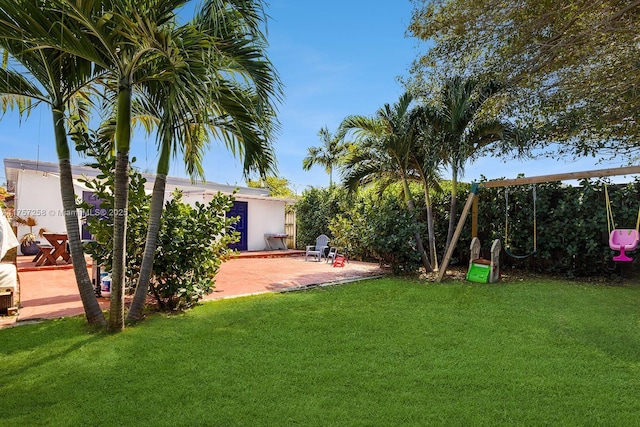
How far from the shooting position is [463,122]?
924cm

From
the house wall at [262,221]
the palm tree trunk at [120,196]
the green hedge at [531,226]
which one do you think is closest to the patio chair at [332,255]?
the green hedge at [531,226]

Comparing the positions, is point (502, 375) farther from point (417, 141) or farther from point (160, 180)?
point (417, 141)

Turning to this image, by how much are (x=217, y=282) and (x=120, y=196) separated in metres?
5.00

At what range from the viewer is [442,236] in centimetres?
1233

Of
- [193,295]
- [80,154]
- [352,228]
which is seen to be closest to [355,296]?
[193,295]

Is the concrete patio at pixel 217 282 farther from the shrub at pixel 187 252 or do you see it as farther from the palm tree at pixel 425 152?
the palm tree at pixel 425 152

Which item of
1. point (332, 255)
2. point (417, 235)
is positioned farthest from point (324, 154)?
point (417, 235)

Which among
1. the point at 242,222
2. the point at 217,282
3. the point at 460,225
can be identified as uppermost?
the point at 242,222

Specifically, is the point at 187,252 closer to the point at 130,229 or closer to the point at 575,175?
the point at 130,229

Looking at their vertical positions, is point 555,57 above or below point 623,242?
above

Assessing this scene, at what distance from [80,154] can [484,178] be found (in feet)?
33.0

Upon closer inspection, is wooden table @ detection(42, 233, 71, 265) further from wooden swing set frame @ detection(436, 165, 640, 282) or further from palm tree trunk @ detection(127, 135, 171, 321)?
wooden swing set frame @ detection(436, 165, 640, 282)

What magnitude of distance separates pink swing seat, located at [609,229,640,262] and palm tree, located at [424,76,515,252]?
314cm

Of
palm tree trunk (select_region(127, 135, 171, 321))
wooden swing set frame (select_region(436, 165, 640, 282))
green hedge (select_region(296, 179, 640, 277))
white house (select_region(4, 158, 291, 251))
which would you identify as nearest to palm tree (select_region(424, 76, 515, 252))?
wooden swing set frame (select_region(436, 165, 640, 282))
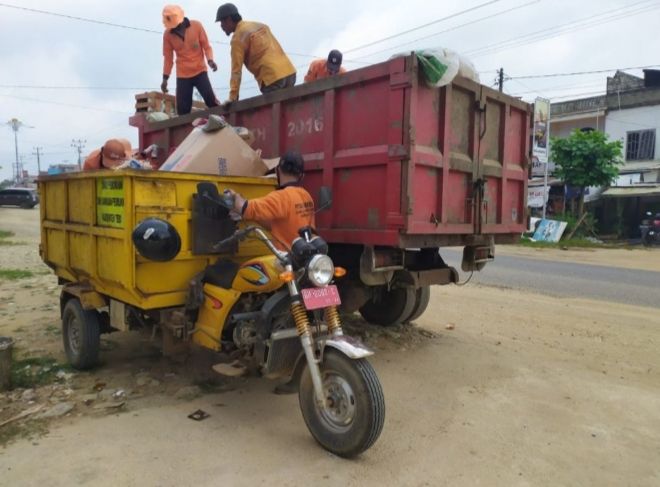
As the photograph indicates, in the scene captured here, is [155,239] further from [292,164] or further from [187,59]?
[187,59]

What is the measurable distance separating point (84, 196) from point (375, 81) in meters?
2.48

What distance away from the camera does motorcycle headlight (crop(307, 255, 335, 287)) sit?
3184 millimetres

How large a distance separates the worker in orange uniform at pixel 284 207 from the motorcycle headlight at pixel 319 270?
0.50 metres

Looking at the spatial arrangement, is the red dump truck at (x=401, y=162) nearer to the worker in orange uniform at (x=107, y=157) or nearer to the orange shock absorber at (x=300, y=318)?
the orange shock absorber at (x=300, y=318)

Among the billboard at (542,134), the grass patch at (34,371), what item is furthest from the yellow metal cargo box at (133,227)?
the billboard at (542,134)

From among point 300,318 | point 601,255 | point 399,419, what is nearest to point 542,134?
point 601,255

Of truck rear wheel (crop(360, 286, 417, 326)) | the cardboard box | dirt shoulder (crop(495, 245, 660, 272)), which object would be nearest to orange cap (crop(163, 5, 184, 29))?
the cardboard box

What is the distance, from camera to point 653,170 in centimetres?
2495

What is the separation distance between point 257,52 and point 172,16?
4.67 feet

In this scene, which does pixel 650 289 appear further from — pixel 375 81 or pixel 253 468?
pixel 253 468

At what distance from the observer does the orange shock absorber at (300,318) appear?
3.18 m

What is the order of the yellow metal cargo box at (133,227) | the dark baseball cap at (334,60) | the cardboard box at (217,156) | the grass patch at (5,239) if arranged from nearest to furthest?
the yellow metal cargo box at (133,227) < the cardboard box at (217,156) < the dark baseball cap at (334,60) < the grass patch at (5,239)

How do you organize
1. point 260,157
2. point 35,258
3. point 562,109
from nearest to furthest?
point 260,157 < point 35,258 < point 562,109

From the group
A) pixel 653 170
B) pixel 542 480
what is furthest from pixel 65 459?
pixel 653 170
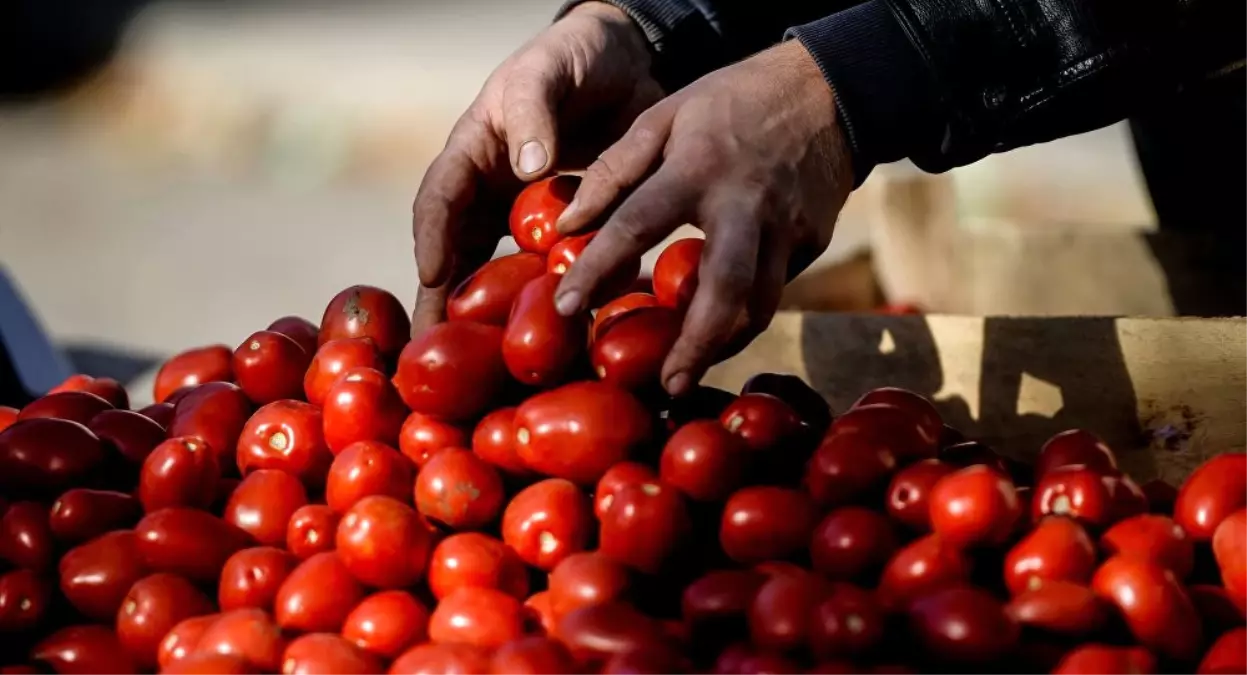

◇ ◇ ◇ ◇

Which lines in the rows above contain the string "house"? Case counts. Return each of those lines in full.

the house wall at [262,221]
white house (select_region(4, 158, 291, 251))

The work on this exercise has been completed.